Fully homomorphic encryption is a revolutionary technology that allows arbitrary computations on encrypted data, providing privacy and security. State-of-the-art schemes such as the Fan-Vercauteren (FV) scheme are based on the Learning with Errors assumption and its variants. Thus, each ciphertext has an error that increases with each homomorphic operation. To maintain correctness, the error must be kept below a certain threshold, which requires a balance between security and computational efficiency. Therefore, choosing optimal, secure, and efficient parameters can be a challenging task, even for experts in a particular scheme.

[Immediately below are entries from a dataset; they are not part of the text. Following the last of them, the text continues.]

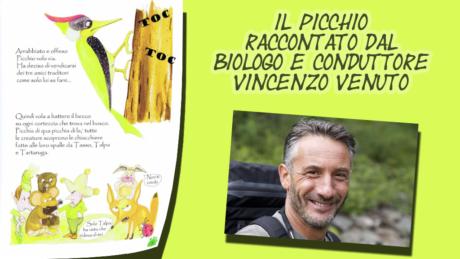 picchio 3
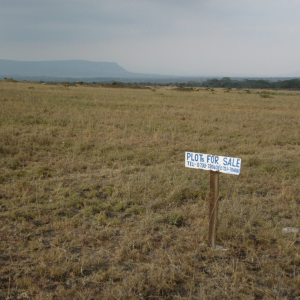 The plot of land Sunrise bought in 2008, thanks to kind donors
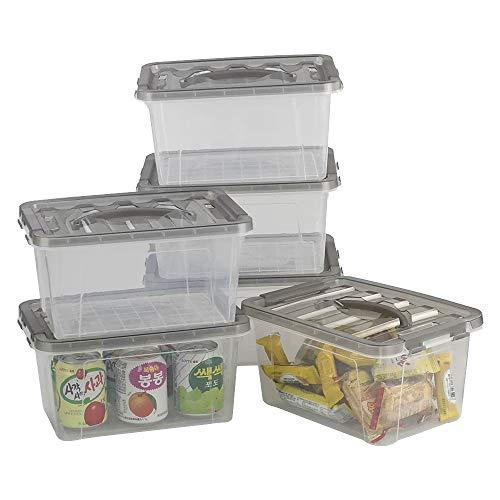 Neadas Cajas de Almacenamiento de Plástico Transparente con Tapa y Mango de Color Gris Transparente, 6 Unidades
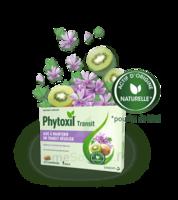 Phytoxil Transit Comprimés B/20 à Trelissac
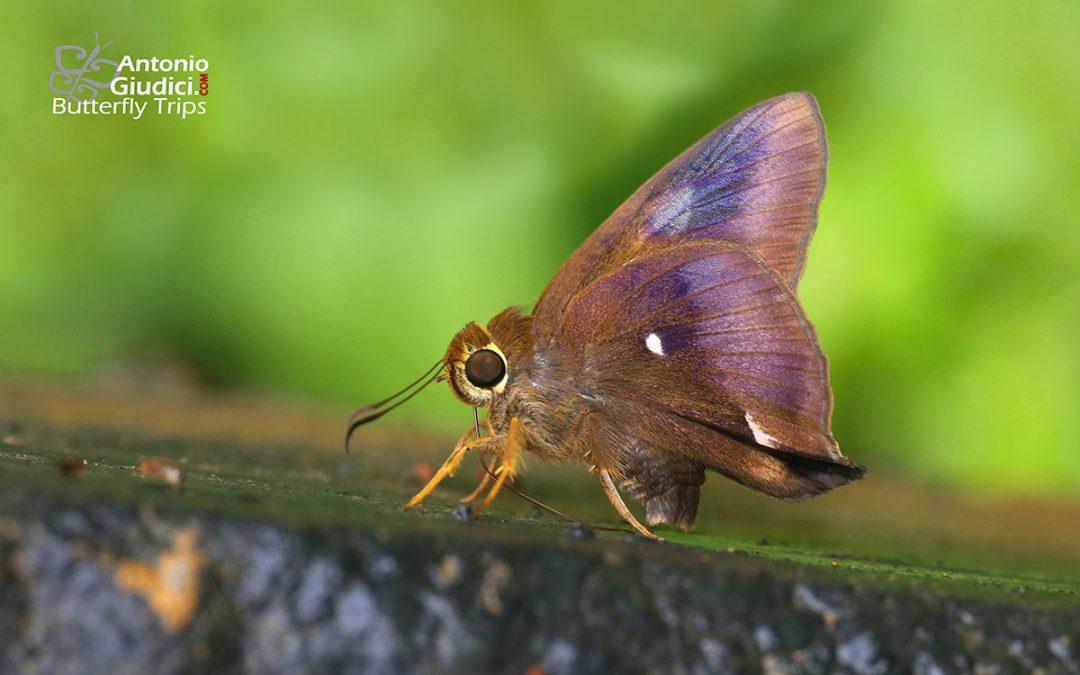 The Common Awlผีเสื้อหน้าเข็มธรรมดาHasora badra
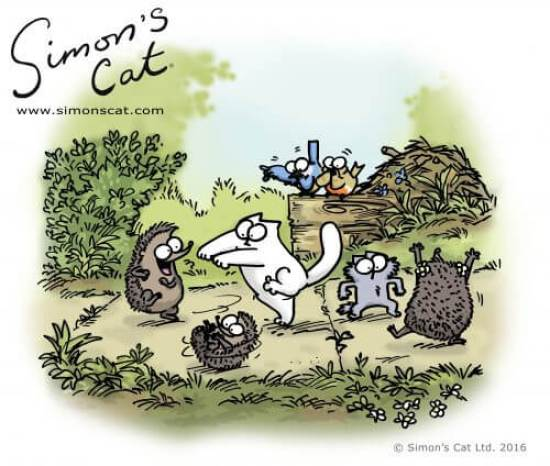 Simon's Cat and Kitten dancing with three hedgehogs while two birds cat call.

In this paper, we present two major contributions to improve the parameter selection in the FV scheme. We perform the first average case analysis to estimate the error growth. Our method significantly improves on previous work in terms of accuracy and tightness of bounds. For a circuit with a multiplicative depth of only 3, our bounds are within 1.2 bits of the experimentally observed values while being up to 19 bits tighter than previous analyses.

In addition, we take advantage of our theoretical advances and propose the first parameter generation tool for the FV scheme. Here we add support for arbitrary but use-case-specific circuits, as well as the ability to generate easy-to-use code snippets, making our theoretical work accessible to both researchers and practitioners.